The US for example has ACH and Fedwire networks that were established in the 1970s. They work well for the original design, but of course there are limitations that are difficult to overcome and restrict the ability to address the future needs of consumers and corporations. While many countries are implementing near real time low value systems, speeding up the cycles of ACH (a batch based system), forces additional challenges on banks with long running batch processes on predominantly mainframe applications. Adoption of new data structures such as XML and ISO20022 for additional remittance information has been challenging to implement to say the least. As I say, these examples are challenges to modernization, but is it enough to create a compelling reason (and funding) to invest in true modernization?
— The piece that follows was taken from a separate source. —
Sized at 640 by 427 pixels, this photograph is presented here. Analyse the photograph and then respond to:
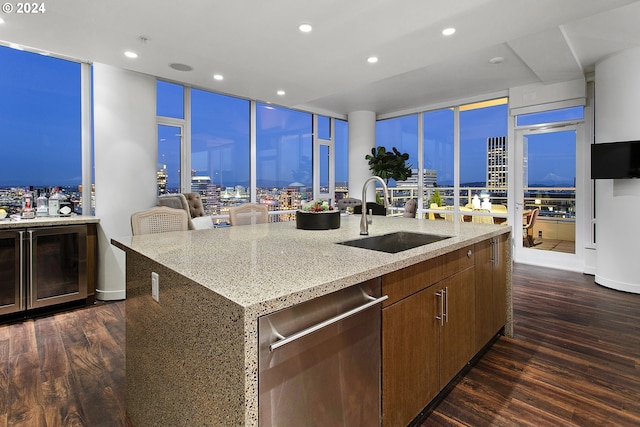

So let’s think about some recent drivers of change and modernization. In 2001, when cheques in the US were still cleared as paper items, they were transported around the country in planes. Those planes were grounded after 9/11, and so cheque clearing was effectively halted for days. This played a major part in driving the Check21 Act which enabled the exchange of cheque images and data in place of physical paper. In the UK, consumer advocacy groups played a large part in forcing the regulation that resulted in the Faster Payments initiative. Of course, there is also the SEPA initiative, again driven by regulation and without a clear business case for banks, and it seems that only mandating an end date for compliance will complete the long-running course. All of these initiatives have resulted in innovation being used to dramatically change the payments landscape, but it is doubtful that any of these initiatives would have happened without regulation.
I’m not a fan of more regulation – banks have enough on their plates – but I’ll close by asking a provocative question. Payment systems are a complex but vital component of a country’s financial infrastructure. We have the technology, but is regulation what it takes to modernize for the next generation of payments processing?